NOVEMBER ON A HILLSIDE FARM



            An author friend of mine described the month of November as “The Time Between”; summer has unarguably come to an end, but full winter has not quite arrived. In northern New England it is a time of cold nights, but often clear crisp sunny days. On a typical hillside dairy farm such as the one I grew up on in the late 1940s, the “time between” was crowded with a long list of things that had to be completed before the woods and fields became filled with deep snow. It was a time of hay-filled barns fortified with overflowing grain bins, barrels of molasses and sacks of feed-beets (mangles.)
            The time in which our family moved onto “The Home Place” was a time when electrification and indoor toilets had only recently arrived in rural, backroad Vermont, and many farms – like ours – had not yet transitioned from horse-power to tractor-power.
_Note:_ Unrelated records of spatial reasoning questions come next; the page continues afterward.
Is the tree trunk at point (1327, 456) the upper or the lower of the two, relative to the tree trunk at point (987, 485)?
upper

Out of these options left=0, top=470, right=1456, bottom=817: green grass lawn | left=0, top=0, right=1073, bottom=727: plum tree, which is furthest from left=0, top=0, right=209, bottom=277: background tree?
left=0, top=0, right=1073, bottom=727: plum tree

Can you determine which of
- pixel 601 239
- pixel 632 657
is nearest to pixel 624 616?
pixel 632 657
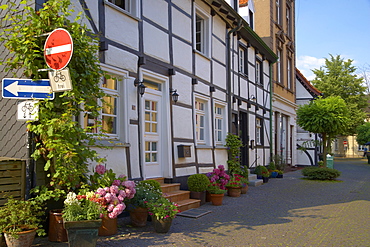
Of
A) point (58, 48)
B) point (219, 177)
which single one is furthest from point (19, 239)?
point (219, 177)

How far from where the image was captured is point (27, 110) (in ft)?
15.9

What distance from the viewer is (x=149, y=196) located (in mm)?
6164

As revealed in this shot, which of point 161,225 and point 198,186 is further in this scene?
point 198,186

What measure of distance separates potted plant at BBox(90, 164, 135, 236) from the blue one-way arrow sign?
4.78 feet

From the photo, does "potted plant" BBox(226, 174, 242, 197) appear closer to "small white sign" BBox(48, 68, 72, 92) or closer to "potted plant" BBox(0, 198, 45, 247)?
"potted plant" BBox(0, 198, 45, 247)

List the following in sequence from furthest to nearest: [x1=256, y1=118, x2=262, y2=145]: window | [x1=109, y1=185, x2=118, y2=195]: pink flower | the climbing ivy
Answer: [x1=256, y1=118, x2=262, y2=145]: window, [x1=109, y1=185, x2=118, y2=195]: pink flower, the climbing ivy

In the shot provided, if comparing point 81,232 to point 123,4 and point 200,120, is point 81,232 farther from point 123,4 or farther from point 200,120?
point 200,120

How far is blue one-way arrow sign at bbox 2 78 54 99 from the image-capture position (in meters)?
4.48

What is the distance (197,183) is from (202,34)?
471 cm

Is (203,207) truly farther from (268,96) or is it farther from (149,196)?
(268,96)

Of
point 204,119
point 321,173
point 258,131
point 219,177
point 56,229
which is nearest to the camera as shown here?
point 56,229

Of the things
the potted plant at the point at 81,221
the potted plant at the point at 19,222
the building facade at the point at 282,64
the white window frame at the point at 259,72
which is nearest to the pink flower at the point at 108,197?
the potted plant at the point at 81,221

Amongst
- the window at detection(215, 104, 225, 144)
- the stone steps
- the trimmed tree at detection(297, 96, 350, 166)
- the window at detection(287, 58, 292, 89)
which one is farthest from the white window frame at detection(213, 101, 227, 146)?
the window at detection(287, 58, 292, 89)

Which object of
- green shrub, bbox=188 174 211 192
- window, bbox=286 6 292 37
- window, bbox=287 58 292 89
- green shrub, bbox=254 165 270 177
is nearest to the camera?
green shrub, bbox=188 174 211 192
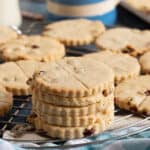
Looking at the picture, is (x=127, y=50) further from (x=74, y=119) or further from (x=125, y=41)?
(x=74, y=119)

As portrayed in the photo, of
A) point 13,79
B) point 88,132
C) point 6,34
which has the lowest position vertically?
point 88,132

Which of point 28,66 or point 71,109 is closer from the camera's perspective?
point 71,109

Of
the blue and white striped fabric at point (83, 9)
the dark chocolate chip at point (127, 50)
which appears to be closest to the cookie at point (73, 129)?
the dark chocolate chip at point (127, 50)

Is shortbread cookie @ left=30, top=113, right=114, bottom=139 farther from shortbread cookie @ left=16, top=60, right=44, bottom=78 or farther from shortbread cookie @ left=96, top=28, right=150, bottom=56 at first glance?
shortbread cookie @ left=96, top=28, right=150, bottom=56

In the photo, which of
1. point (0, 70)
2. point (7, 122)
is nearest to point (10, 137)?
point (7, 122)

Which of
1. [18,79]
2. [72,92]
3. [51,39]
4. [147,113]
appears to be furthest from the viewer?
[51,39]

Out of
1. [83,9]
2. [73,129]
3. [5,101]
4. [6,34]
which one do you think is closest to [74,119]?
[73,129]

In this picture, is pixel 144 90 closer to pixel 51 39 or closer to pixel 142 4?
pixel 51 39
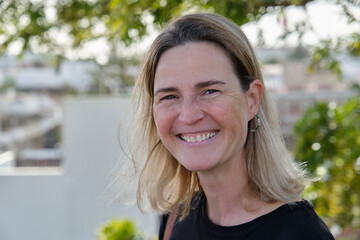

Cutting, splitting and hauling firewood was more than just a necessity, but a matter of survival. In our case we required 20 cords for the largely un-insulated farm home, and another 20 cords needed to produce the maple syrup which was a key component of our income come February and March. Hundreds of man-hours (and boy-hours) were spent in the 126 acres of forest land carrying out this enterprise, and before the coming of chain saws, the tools included two-man buck saws, splitting wedges, Peavey cant dogs and double-bladed axes. While young age was no excuse from any of this hand work, I was usually the family member assigned to snake the fallen logs from the woods where they had been seasoning for months, always careful to walk on the uphill side of one of our Percheron work horses, (especially a skittish 2000 pound gelding named Dan whose fear of water often caused him to take a log-scattering leap over the smallest trickle crossing our path!)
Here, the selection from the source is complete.